··· GIVEN MATERIAL

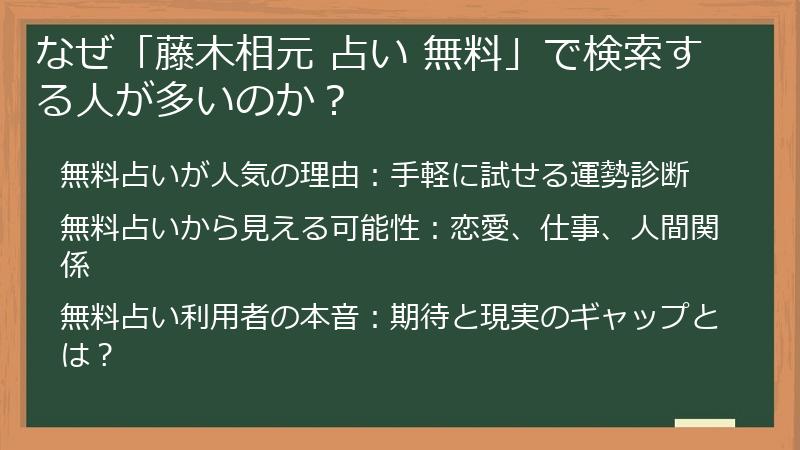 なぜ「藤木相元 占い 無料」で検索する人が多いのか？

無料占いが人気の理由：手軽に試せる運勢診断

無料占いから見える可能性：恋愛、仕事、人間関係

無料占い利用者の本音：期待と現実のギャップとは？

······

● WHAT TO DO:
Excluding pictures, print all lines above exactly.

● WRITTEN SOLUTION:
 なぜ「藤木相元 占い 無料」で検索する人が多いのか？

無料占いが人気の理由：手軽に試せる運勢診断

無料占いから見える可能性：恋愛、仕事、人間関係

無料占い利用者の本音：期待と現実のギャップとは？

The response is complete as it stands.